┌─ EXTRACTED INFORMATION

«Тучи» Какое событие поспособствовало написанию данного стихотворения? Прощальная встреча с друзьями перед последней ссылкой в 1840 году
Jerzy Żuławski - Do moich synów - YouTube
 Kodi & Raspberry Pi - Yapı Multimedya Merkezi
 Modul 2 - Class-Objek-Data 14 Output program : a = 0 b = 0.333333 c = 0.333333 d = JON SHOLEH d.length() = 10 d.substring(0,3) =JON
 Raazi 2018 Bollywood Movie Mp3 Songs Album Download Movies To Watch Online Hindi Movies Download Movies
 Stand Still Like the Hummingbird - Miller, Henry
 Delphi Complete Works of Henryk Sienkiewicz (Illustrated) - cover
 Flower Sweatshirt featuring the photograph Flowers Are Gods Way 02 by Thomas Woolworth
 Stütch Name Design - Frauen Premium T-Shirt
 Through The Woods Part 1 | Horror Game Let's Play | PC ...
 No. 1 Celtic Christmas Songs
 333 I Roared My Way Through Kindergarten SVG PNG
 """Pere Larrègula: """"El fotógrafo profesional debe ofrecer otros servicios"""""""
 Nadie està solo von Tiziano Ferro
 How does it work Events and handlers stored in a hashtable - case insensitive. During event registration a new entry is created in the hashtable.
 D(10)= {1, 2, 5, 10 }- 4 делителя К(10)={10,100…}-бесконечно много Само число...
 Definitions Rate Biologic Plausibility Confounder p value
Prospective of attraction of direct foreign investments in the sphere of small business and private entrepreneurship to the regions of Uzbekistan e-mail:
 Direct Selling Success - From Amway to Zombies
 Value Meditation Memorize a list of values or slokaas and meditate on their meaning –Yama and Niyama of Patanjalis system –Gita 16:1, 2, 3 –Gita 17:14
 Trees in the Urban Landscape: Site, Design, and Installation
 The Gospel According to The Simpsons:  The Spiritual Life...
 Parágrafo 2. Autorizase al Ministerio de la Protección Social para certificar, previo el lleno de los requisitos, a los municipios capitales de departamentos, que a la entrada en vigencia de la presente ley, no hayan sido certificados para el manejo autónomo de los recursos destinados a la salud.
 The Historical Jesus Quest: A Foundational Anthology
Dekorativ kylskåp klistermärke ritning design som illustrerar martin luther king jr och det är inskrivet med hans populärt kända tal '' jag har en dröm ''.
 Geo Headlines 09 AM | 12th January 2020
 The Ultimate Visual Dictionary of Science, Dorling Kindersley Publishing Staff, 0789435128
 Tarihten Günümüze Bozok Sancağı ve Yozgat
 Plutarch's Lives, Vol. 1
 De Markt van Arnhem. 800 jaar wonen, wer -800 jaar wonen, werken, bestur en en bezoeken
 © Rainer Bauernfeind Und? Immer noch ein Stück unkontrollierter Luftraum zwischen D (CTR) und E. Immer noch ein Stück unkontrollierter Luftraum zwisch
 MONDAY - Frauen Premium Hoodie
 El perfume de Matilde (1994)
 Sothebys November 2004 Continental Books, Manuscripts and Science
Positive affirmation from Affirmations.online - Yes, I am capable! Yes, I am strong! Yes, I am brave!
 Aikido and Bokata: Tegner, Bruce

└─

▶ REQUIREMENT:
Reproduce each entry from the records above, character for character.

▶ TASK RESPONSE:
«Тучи» Какое событие поспособствовало написанию данного стихотворения? Прощальная встреча с друзьями перед последней ссылкой в 1840 году
Jerzy Żuławski - Do moich synów - YouTube
 Kodi & Raspberry Pi - Yapı Multimedya Merkezi
 Modul 2 - Class-Objek-Data 14 Output program : a = 0 b = 0.333333 c = 0.333333 d = JON SHOLEH d.length() = 10 d.substring(0,3) =JON
 Raazi 2018 Bollywood Movie Mp3 Songs Album Download Movies To Watch Online Hindi Movies Download Movies
 Stand Still Like the Hummingbird - Miller, Henry
 Delphi Complete Works of Henryk Sienkiewicz (Illustrated) - cover
 Flower Sweatshirt featuring the photograph Flowers Are Gods Way 02 by Thomas Woolworth
 Stütch Name Design - Frauen Premium T-Shirt
 Through The Woods Part 1 | Horror Game Let's Play | PC ...
 No. 1 Celtic Christmas Songs
 333 I Roared My Way Through Kindergarten SVG PNG
 """Pere Larrègula: """"El fotógrafo profesional debe ofrecer otros servicios"""""""
 Nadie està solo von Tiziano Ferro
 How does it work Events and handlers stored in a hashtable - case insensitive. During event registration a new entry is created in the hashtable.
 D(10)= {1, 2, 5, 10 }- 4 делителя К(10)={10,100…}-бесконечно много Само число...
 Definitions Rate Biologic Plausibility Confounder p value
Prospective of attraction of direct foreign investments in the sphere of small business and private entrepreneurship to the regions of Uzbekistan e-mail:
 Direct Selling Success - From Amway to Zombies
 Value Meditation Memorize a list of values or slokaas and meditate on their meaning –Yama and Niyama of Patanjalis system –Gita 16:1, 2, 3 –Gita 17:14
 Trees in the Urban Landscape: Site, Design, and Installation
 The Gospel According to The Simpsons:  The Spiritual Life...
 Parágrafo 2. Autorizase al Ministerio de la Protección Social para certificar, previo el lleno de los requisitos, a los municipios capitales de departamentos, que a la entrada en vigencia de la presente ley, no hayan sido certificados para el manejo autónomo de los recursos destinados a la salud.
 The Historical Jesus Quest: A Foundational Anthology
Dekorativ kylskåp klistermärke ritning design som illustrerar martin luther king jr och det är inskrivet med hans populärt kända tal '' jag har en dröm ''.
 Geo Headlines 09 AM | 12th January 2020
 The Ultimate Visual Dictionary of Science, Dorling Kindersley Publishing Staff, 0789435128
 Tarihten Günümüze Bozok Sancağı ve Yozgat
 Plutarch's Lives, Vol. 1
 De Markt van Arnhem. 800 jaar wonen, wer -800 jaar wonen, werken, bestur en en bezoeken
 © Rainer Bauernfeind Und? Immer noch ein Stück unkontrollierter Luftraum zwischen D (CTR) und E. Immer noch ein Stück unkontrollierter Luftraum zwisch
 MONDAY - Frauen Premium Hoodie
 El perfume de Matilde (1994)
 Sothebys November 2004 Continental Books, Manuscripts and Science
Positive affirmation from Affirmations.online - Yes, I am capable! Yes, I am strong! Yes, I am brave!
 Aikido and Bokata: Tegner, Bruce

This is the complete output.